*** Entries provided Section Begins ***

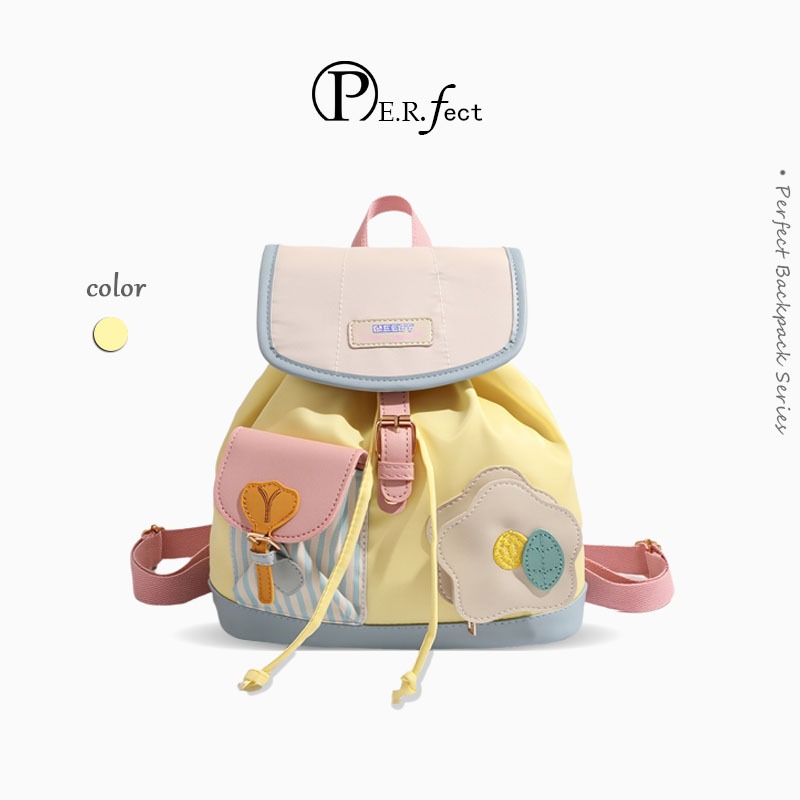 💖PERFECT💖กระเป๋าเป้สะพายหลังสตรี กระเป๋าใบเล็ก สไตล์ญี่ปุ่นน่ารักกะทัดรัด สีครีมเหลือง
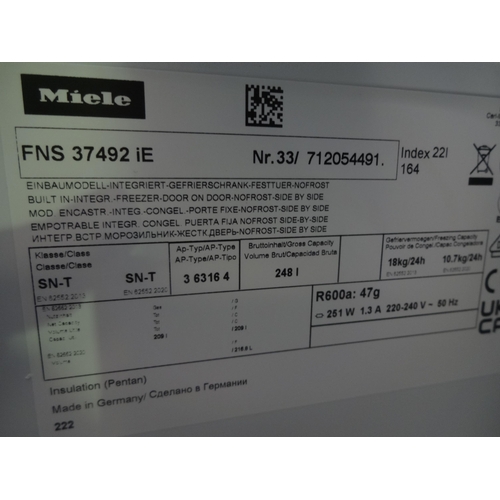 3237 - Miele Tower Integrated Freezer - Model fNS37492 Ap.fZ.MIE.004 (P27) * this lot is subject to VAT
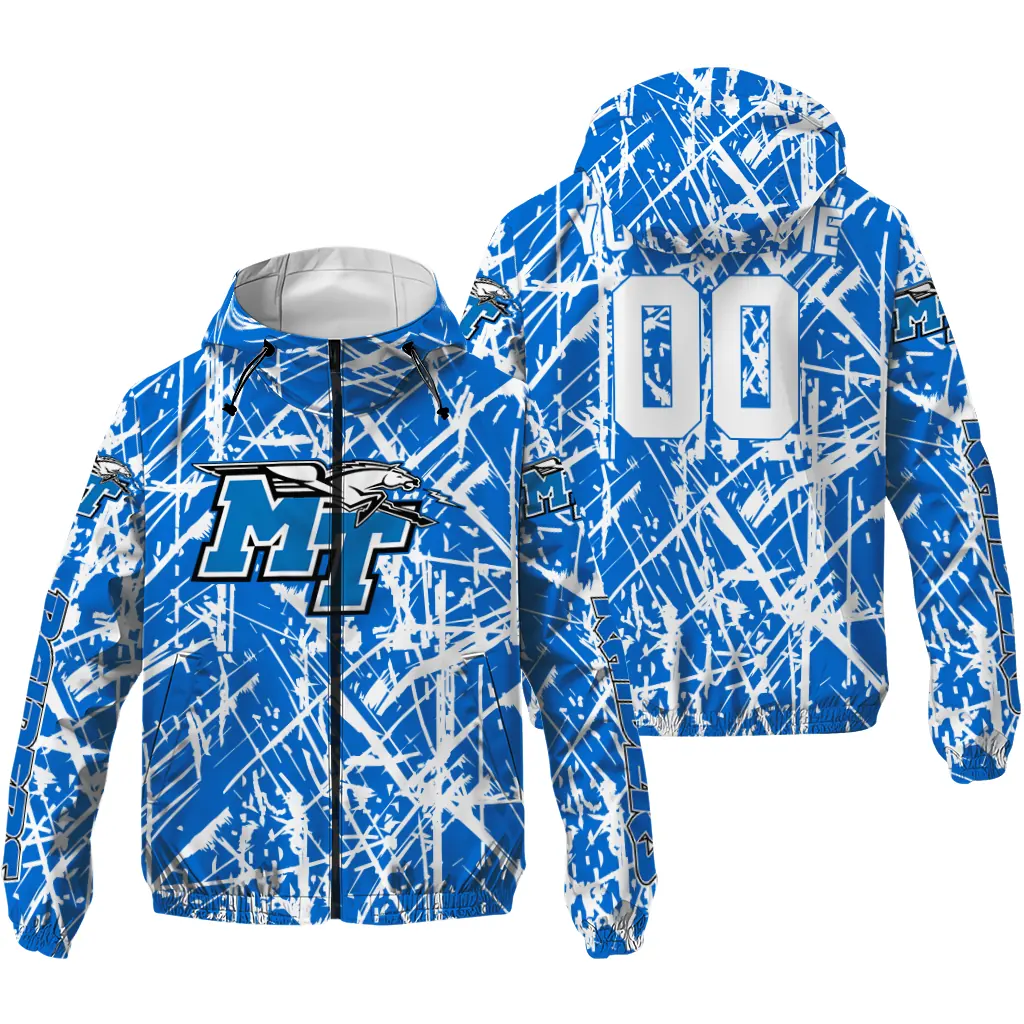 custom middle tennessee blue raiders brushstroke pattern blue windbreaker jacket high quality custom middle tennessee blue raiders brushstroke pattern blue windbreaker jacket high quality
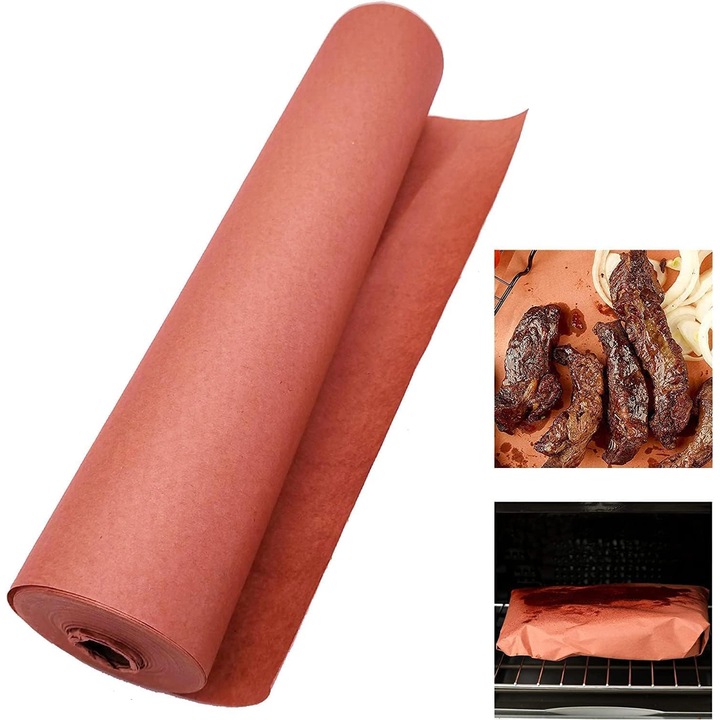 Hartie de macelar, roz, hartie kraft pentru gratar, 45 cm x 10 m, hartia originala de macelar pentru gratar, afumatoare, carne de peste, gratar, gatirea perfecta a mancarurilor suculente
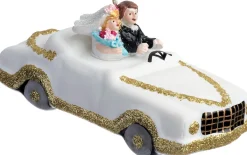 Intratuin kerst ornament trouwauto wit / goud 13 x 6 x 5,2 cm
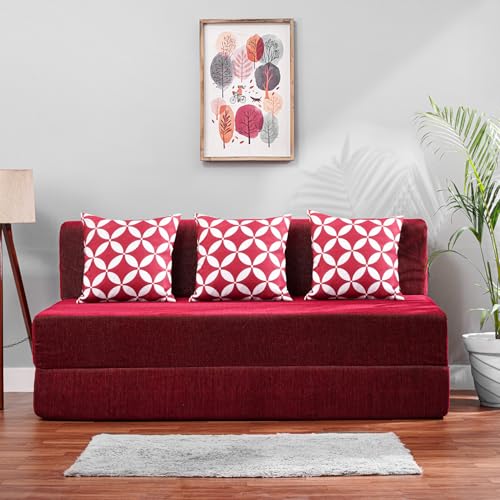 Image of Convertible Fabric Sofa Cum Bed | Foldable Double Foam & Washable Cover with Cushions | Modern Design Use Living Room & Guest Room (Maroon-Multi-Star, 5X6 Ft)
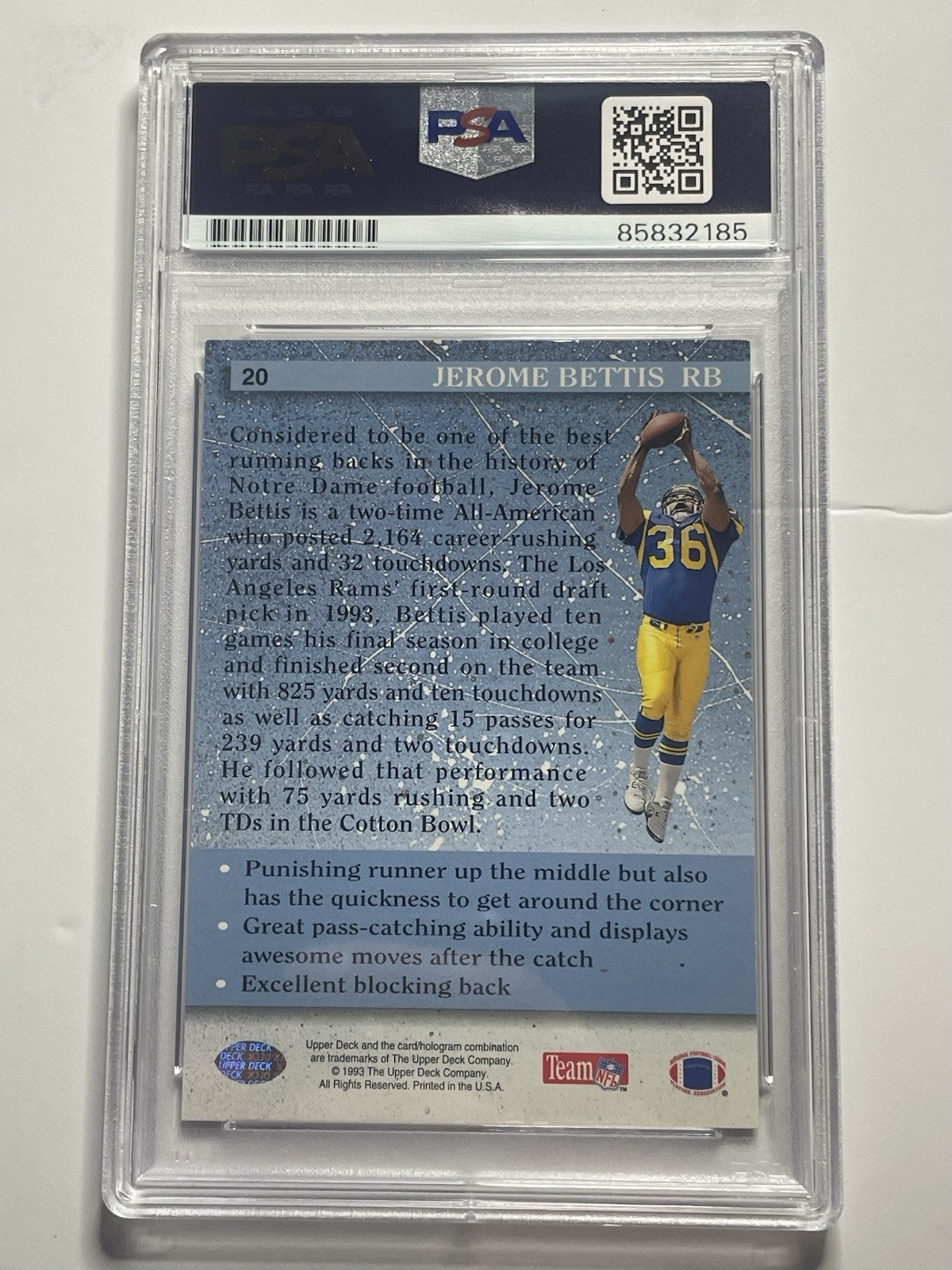 Jerome Bettis Signed 1993 Upper Deck Star Rookie #20 PSA/DNA Auto 10 RC Card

*** Entries provided Section Ends ***

Please rewrite the records above, changing every "custom" to "personalized" and keeping everything else the same. Leave out the pictures.

Task solution:
 💖PERFECT💖กระเป๋าเป้สะพายหลังสตรี กระเป๋าใบเล็ก สไตล์ญี่ปุ่นน่ารักกะทัดรัด สีครีมเหลือง
 3237 - Miele Tower Integrated Freezer - Model fNS37492 Ap.fZ.MIE.004 (P27) * this lot is subject to VAT
 personalized middle tennessee blue raiders brushstroke pattern blue windbreaker jacket high quality personalized middle tennessee blue raiders brushstroke pattern blue windbreaker jacket high quality
 Hartie de macelar, roz, hartie kraft pentru gratar, 45 cm x 10 m, hartia originala de macelar pentru gratar, afumatoare, carne de peste, gratar, gatirea perfecta a mancarurilor suculente
 Intratuin kerst ornament trouwauto wit / goud 13 x 6 x 5,2 cm
 Image of Convertible Fabric Sofa Cum Bed | Foldable Double Foam & Washable Cover with Cushions | Modern Design Use Living Room & Guest Room (Maroon-Multi-Star, 5X6 Ft)
 Jerome Bettis Signed 1993 Upper Deck Star Rookie #20 PSA/DNA Auto 10 RC Card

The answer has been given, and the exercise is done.